B2B payments are a massive part of every business’ operations. However, these transactions can be burdensome for companies that rely on antiquated payment methods like wire transfers and commercial credit cards.
These outdated workflows increase invoice processing expenses, provide less actionable data, and extend payment cycles. Thankfully, many companies are removing these barriers to buyer enablement by implementing payment-agnostic accounts payable automation systems.
As the name suggests, eChecks are digital versions of traditional paper checks. Banks and other financial institutions confidently rely on the Automated Clearing House (ACH) network to efficiently process transactions. Almost any time you pay directly from your bank account (like when renting a car or sending someone money) is an ACH payment.
To make an eCheck, a client must first authorize the payment using their bank’s online banking portal or a secure payment processing solution. Once the merchant receives this authorization, they can “save” and submit the payment to the ACH system. Then, the eCheck transaction is processed, and funds are withdrawn from the customer’s bank account and deposited into the business’s bank account. Finally, a payment confirmation receipt is sent to the client.
eCheck transactions offer higher security than credit cards since they rely on authenticated bank account information rather than credit checks to verify the cardholder’s identity. Moreover, the security measures eChecks utilize, such as public key cryptography and digital signatures, make it hard to duplicate or intercept a price.
Additionally, eChecks are generally lower in processing cost than credit card payments. It makes them ideal for subscription-based businesses and those who manage large payment volumes. As a result, eChecks are becoming increasingly popular among law firms and many other companies.
Wire transfers offer a swift and reliable method of transferring funds without exchanging physical cash. They are settled electronically through a global network of banks and move service agencies. They can be sent domestically or internationally, though there are additional fees for international wires. They also tend to have higher transaction limits than other payment methods.

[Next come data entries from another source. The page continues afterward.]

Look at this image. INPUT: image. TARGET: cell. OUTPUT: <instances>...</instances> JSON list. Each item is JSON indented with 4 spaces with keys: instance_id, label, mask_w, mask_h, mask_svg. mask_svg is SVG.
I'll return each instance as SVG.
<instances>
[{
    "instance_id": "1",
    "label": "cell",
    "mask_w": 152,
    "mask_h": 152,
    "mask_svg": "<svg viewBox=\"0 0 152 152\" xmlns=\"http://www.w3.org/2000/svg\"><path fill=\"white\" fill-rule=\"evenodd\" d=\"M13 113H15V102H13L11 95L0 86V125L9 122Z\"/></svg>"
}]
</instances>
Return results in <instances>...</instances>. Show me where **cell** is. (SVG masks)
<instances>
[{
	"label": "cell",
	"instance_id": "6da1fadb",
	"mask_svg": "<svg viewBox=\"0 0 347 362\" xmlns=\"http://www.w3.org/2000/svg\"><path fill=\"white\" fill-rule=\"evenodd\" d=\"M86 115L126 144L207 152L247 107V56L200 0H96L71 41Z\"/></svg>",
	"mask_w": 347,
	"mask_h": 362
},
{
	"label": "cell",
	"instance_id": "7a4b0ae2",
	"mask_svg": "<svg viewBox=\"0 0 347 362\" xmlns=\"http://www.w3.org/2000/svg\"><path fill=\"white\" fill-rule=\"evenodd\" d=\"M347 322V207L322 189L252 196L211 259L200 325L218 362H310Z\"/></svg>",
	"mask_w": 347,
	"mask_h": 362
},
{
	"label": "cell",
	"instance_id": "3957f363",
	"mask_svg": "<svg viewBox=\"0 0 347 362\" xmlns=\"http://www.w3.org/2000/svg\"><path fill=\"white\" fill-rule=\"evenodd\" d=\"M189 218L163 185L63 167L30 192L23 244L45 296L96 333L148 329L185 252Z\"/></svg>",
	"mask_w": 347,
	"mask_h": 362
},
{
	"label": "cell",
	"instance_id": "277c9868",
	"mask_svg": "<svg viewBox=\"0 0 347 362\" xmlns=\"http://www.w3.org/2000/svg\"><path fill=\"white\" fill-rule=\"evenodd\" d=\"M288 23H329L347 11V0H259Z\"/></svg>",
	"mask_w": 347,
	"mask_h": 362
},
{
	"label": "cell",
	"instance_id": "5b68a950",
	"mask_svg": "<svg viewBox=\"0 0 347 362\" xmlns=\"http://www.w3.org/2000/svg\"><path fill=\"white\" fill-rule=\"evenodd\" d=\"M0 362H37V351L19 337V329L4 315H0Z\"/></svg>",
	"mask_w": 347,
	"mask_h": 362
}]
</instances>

Typically, funds will appear in the recipient’s account within a few hours of the request being made. That makes them popular for business-to-business payments and personal transactions such as selling a real estate purchase or buying a car. They can also be used for paying legal fees or tax payments.
They are perfect for B2B payments on the blockchain or significant purchases like a new commercial space or automobile because they frequently offer far higher transaction limits than conventional payment options. In many cases, the elevated fees that come with a wire are worth it to get the funds into the hands of the recipient as quickly as possible.
One important thing to note about wires is that they cannot be reversed, so using them only for transactions with trusted recipients is essential. In addition, the information that must be provided when sending a wire can be gathered by criminals to commit fraud and should always be kept secure.
Virtual Credit Cards
The digitized world of business payments has made virtual cards one of the most popular tools businesses can use to cut out paper-based processes. But their benefits continue beyond there. Virtual card payments attract B2B buyers like moths to a lamp because of their security and flexibility.
A virtual card is a tokenized card number that links to a specific bank account and conceals the original credit or debit card number. It can be generated instantly and in multiples, and it’s possible to set spending limits on the card to prevent fraud.
This digital payment method also improves business spending control in a remote work environment. For example, instead of sharing a single physical business card with employees and contractors, you can generate unique virtual cards for each person, automatically delivered remotely via an app. Each transaction is captured in your payment system as a separate card line item, and the individual recipient can only spend up to the limit you’ve set.
Aside from the increased accountability, virtual card payments can also reduce the time to process a purchase from days to minutes. Traditionally, when a supplier gets paid by virtual card, the accounts payable team receives the total card number and remittance advice in an email that they must manually enter into their ERP system. But with the right automation, this step is eliminated. Almost half of the survey respondents cited automatic reconciliation of virtual card payments with open invoices as one of the top benefits of this payment method.
Commercial Credit Cards
Commercial cards are credit or debit cards that businesses give to their employees so workers can make purchases on the business’s behalf. The cards are often co-branded with specific retailers or gas stations, which limits the cardholders’ ability to use the cards at other establishments. According to prediction, the volume of transactions is set to rise from $493B in 2017 to $686B in 2022. Many startups, in particular, rely heavily on issuing commercial cards to cover operating expenses.
One of the main benefits of adopting commercial cards is that they help companies automate and streamline financial processes. By allowing employees to charge company-related expenses on the cards, businesses can eliminate reimbursement processes and reduce the risk of fraud. Companies can also set spending limits and restrict the types of items that can be purchased with each card.
In addition, the issuance of commercial cards can offer the benefit of helping businesses to build credit. However, the ability to do so depends on the card issuer’s policies regarding credit reporting, which is formally known as data furnishing.
Compared to business cards, commercial cards can offer more flexibility and features, such as higher credit limits, the ability to support multiple cards within a single program, and the capability to integrate directly with accounting software. Moreover, while business cards typically require the business owner to provide a personal guarantee, commercial cards generally do not.